▸ About this task
Among the lines below, some may hold the word "over"; state how many do, giving only the number.

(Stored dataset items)
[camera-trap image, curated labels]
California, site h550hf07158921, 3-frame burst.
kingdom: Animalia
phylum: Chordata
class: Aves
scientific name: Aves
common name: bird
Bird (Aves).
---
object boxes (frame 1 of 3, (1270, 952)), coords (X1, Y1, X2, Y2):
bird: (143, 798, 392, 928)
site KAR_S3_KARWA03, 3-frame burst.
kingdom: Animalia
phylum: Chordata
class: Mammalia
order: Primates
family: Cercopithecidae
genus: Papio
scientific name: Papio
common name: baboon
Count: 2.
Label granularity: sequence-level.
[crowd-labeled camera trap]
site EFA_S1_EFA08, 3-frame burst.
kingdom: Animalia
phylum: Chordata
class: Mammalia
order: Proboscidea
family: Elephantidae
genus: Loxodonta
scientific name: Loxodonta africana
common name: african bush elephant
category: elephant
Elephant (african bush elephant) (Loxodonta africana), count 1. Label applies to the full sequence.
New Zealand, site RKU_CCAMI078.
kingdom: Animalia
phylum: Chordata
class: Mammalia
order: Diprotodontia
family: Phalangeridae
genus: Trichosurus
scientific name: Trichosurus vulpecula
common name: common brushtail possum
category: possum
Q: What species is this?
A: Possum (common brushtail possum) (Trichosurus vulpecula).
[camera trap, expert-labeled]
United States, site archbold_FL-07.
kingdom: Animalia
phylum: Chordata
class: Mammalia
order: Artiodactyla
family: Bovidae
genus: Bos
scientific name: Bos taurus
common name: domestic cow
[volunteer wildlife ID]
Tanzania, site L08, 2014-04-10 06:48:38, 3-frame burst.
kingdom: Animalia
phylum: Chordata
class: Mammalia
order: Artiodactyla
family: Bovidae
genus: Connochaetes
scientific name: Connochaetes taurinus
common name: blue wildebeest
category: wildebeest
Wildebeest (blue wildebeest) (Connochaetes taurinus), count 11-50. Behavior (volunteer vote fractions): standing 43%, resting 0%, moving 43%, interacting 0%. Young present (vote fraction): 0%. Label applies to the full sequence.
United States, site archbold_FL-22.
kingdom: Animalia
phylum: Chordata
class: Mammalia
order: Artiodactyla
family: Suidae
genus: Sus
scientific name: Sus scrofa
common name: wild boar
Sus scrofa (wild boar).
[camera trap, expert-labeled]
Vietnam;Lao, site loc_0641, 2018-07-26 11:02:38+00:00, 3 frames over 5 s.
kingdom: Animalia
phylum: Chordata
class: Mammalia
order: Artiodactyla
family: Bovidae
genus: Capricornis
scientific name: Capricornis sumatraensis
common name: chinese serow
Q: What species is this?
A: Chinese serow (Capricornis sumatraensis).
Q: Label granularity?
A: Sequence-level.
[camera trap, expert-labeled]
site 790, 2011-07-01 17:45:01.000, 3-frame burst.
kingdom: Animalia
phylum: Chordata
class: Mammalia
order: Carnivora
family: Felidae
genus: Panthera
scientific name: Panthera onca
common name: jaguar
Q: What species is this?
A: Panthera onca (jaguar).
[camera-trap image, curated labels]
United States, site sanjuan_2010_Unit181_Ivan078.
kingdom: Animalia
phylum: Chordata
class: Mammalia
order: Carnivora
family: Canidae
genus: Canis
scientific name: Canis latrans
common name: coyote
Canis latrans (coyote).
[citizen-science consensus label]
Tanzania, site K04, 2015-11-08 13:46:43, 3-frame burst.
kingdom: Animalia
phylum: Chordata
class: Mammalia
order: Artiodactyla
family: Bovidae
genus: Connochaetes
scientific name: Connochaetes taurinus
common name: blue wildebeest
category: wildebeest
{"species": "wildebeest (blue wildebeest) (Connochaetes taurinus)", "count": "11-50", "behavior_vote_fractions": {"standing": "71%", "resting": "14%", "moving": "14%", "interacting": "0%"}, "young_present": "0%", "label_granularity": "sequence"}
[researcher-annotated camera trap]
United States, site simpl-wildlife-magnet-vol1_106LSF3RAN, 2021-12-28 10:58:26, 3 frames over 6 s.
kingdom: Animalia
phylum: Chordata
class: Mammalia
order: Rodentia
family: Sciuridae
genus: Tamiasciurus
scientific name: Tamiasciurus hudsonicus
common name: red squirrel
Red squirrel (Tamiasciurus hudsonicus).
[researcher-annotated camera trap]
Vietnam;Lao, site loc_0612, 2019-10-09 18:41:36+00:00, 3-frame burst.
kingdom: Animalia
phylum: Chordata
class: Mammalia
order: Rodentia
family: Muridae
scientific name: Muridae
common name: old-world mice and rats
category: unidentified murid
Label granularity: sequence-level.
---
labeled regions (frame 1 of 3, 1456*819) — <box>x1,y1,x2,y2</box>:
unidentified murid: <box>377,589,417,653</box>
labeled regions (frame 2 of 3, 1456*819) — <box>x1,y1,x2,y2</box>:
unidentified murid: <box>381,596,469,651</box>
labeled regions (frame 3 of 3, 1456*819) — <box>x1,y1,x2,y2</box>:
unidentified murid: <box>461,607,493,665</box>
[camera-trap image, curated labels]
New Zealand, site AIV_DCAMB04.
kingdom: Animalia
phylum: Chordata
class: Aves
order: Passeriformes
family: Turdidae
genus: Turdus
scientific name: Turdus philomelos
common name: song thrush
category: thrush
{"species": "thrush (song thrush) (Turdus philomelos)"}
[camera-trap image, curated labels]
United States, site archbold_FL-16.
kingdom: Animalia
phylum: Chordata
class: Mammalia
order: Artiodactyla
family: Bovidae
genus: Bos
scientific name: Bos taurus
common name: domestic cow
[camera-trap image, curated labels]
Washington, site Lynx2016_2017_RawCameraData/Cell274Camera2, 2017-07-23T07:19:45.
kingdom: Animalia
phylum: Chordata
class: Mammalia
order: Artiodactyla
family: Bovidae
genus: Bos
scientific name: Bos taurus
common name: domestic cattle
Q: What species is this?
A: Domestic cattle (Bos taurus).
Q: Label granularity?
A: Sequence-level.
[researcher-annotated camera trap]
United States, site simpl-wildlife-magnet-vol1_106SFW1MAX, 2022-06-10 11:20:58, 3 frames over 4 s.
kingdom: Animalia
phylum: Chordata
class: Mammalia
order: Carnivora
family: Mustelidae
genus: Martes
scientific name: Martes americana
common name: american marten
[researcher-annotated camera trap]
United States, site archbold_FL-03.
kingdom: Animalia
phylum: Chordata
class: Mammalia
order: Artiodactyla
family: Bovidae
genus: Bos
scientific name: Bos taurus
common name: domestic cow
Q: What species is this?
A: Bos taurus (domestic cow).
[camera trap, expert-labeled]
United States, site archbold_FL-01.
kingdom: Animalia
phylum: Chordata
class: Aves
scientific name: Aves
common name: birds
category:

▸ Task solution
3